We found ourselves in Mallorca for a week’s cycling that coincided with a spell of unseasonably poor weather. However, on this particular day it was at least dry, despite being cold and windy.

Our plan was to have a relatively easy day, staying mainly on the plain and using various back lanes to shelter from the wind, as suggested by Lynne Morris. We headed out in a generally southerly direction, zigzagging through the peaceful lanes. Particularly enjoyable was the cami de Can Melia, which was very narrow and wound its way first up, then down through woodland in a pleasing serpentine fashion. If there had been any traffic, we might not have enjoyed it quite as much!

At the end of this cami, we turned right onto a main road, but as often is the case with Spanish roads, this one had a wide verge on either side, which acts as a de facto cycle lane. At this point, we realised that the wind was behind us, as we sped along at 20 mph while scarcely pedalling at all.

We turned left after a while, onto a road running along the edge of flat marshland, with tall reeds on one side or the other. Another turning put us more in the direction of Muro, taking us there through flat farmland. We passed by artichokes, onions and cabbages, but most of all, vast fields of potatoes.

This is also the land of Mallorcan windmills. We saw lots in various stages of delapidation. Some looked almost pristine, but not even these were turning in the ample wind available on this day.

After various right angled turns between fields, we got onto a long, straight road that led along the flat, and then finally upwards to Muro. A left turn onto the busy main road took us the final yards into Muro town. I followed Lynne’s route into Muro, until we reached a crossroads that I recognised. So we dismounted and walked up to our left, where we saw the familiar sight of Panador forn Muro. This bakery / cafe has legendary status among the people we cycle with, so it was undoubtedly time for a cake stop.

I ordered a tiramisu and Colette had something unidentified, but equally delicious. Two cakes and two coffees for 7 euros: a bargain as well!

» **Rows**
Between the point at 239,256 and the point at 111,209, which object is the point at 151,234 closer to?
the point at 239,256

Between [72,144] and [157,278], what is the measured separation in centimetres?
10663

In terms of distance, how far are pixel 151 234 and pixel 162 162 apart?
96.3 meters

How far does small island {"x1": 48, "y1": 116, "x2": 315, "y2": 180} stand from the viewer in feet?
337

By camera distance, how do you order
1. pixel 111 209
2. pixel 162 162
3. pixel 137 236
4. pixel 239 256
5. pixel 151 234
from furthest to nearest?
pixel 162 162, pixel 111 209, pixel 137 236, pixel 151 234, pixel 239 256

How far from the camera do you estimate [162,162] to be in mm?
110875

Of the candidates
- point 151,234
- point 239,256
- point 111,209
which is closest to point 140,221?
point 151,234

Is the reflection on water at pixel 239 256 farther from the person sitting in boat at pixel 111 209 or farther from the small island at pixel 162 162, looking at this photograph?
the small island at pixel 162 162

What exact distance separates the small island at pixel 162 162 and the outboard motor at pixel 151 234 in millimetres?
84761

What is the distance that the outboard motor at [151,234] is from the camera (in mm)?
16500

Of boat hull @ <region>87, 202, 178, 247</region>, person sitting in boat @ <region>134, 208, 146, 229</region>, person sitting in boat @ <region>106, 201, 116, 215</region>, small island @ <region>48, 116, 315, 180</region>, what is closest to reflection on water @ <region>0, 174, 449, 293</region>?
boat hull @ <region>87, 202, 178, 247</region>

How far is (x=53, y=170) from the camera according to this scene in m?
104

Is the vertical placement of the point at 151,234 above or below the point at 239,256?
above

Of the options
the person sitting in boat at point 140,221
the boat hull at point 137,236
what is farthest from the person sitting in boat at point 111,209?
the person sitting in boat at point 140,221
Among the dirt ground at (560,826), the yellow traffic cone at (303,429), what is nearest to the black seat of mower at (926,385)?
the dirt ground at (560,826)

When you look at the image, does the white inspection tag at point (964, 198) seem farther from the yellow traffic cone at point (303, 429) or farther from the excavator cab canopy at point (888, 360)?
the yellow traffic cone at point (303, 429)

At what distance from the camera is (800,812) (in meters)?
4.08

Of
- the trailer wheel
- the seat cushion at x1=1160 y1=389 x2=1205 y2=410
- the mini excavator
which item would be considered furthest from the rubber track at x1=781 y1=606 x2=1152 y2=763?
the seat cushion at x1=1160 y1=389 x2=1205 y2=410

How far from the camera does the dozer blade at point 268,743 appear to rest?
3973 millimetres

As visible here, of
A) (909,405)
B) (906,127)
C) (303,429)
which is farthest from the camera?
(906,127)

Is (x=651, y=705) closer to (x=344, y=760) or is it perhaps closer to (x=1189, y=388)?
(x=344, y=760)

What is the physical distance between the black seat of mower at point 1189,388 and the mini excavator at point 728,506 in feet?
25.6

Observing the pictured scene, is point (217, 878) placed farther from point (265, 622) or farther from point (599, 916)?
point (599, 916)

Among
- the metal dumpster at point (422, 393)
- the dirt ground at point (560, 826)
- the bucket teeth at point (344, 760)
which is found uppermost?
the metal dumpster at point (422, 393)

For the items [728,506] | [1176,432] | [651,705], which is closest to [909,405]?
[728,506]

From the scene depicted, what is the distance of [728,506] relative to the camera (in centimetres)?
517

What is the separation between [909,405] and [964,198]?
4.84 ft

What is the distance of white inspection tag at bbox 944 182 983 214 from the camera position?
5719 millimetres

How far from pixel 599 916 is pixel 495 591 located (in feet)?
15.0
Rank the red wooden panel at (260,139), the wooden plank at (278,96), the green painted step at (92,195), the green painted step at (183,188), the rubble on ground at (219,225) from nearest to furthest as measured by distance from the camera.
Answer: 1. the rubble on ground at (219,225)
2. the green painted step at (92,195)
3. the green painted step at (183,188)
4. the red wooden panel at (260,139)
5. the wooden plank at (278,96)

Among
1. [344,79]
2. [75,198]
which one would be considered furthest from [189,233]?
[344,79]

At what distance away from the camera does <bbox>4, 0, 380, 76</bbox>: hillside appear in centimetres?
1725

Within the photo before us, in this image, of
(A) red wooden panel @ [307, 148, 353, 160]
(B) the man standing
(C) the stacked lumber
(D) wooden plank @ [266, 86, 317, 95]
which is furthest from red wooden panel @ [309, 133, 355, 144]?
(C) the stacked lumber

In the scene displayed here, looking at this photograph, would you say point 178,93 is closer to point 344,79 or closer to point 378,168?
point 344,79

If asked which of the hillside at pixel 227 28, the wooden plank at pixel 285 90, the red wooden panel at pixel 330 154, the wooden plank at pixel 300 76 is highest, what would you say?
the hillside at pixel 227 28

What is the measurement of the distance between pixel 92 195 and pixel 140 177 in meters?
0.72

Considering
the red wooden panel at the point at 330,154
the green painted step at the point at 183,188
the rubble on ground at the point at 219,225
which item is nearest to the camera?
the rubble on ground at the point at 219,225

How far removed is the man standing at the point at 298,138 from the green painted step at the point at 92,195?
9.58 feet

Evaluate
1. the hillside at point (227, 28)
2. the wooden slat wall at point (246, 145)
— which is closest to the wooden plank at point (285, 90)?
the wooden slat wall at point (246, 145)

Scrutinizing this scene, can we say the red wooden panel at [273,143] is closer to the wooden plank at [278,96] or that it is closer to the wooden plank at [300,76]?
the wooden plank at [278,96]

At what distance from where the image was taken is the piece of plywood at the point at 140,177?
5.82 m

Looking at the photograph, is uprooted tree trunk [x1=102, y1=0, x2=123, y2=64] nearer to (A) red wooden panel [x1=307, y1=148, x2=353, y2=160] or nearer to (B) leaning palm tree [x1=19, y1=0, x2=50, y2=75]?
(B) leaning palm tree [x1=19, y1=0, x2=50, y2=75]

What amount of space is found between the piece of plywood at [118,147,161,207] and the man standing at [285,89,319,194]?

» **Required tasks**
a: Copy the Mallorca cycling account, starting with "After various right" and going on through "bargain as well!", but swap "tiramisu" for "cheesecake".
b: Write what comes next in the Mallorca cycling account, picking up after its last sentence.
Nothing in the material is needed here.

» **Answers for the exercise**
a:
After various right angled turns between fields, we got onto a long, straight road that led along the flat, and then finally upwards to Muro. A left turn onto the busy main road took us the final yards into Muro town. I followed Lynne’s route into Muro, until we reached a crossroads that I recognised. So we dismounted and walked up to our left, where we saw the familiar sight of Panador forn Muro. This bakery / cafe has legendary status among the people we cycle with, so it was undoubtedly time for a cake stop.

I ordered a cheesecake and Colette had something unidentified, but equally delicious. Two cakes and two coffees for 7 euros: a bargain as well!

b:
Leaving Muro, I missed our turn and got lost in the labyrinthine one-way system. I was stood there, looking at my map and trying to work out why I couldn’t find the road out, when a local stopped and kindly explained that the road was actually beneath us! We had to loop round and under a bridge, then we were flying away downhill out of Muro and into some rolling countryside.

Shortly after this, we departed from Lynne’s route onto one of my own devising, aimed at taking us to the main feature of the day’s ride: the Parc Natural de s’Albufera.

The quiet lanes gradually gave way to busier roads, taking us in the general direction of Can Picafort. Luckily, it didn’t take too long, and once we reached the coast road, we stopped at a handy Eroski supermarket to buy some water and a little something for a mini-picnic in the natural park.

We then headed north on the Ma-12. It was a lot less busy than the previous time I went that way, and the “cycle lane” was clear of parked cars. The dunes to our right blocked the view of the sea, which was just a short distance away at this point. However, our destination was the wetland habitat to our left. After a few miles, we came to the entrance to the park, which has a somewhat intimidating no entry sign. It turns out that refers to cars only, as walkers and cyclists are expected to enter there.

The park has a strictly “no sport” policy. So jogging is banned, and bikes are supposed to stick to a 10 kph (6 mph) speed limit. About half a mile in, we reached the Sa Roca administration building, where we obtained our (free) permission to visit, and picked up an information leaflet.

We back-tracked a little, then turned south onto a dirt track leading between reeds. Every now and then, there was a wooden viewing platform that you could climb, getting you above reed height and allowing you to survey the surrounding area for wildlife.

At the first two, we didn’t see much of note. The second one had a bench, where we tucked into our spinach and ricotta pasties that we bought at Eroski earlier. It wasn’t till much later that we discovered that picnics are forbidden in the park. Oops, sorry! We won’t do it next time!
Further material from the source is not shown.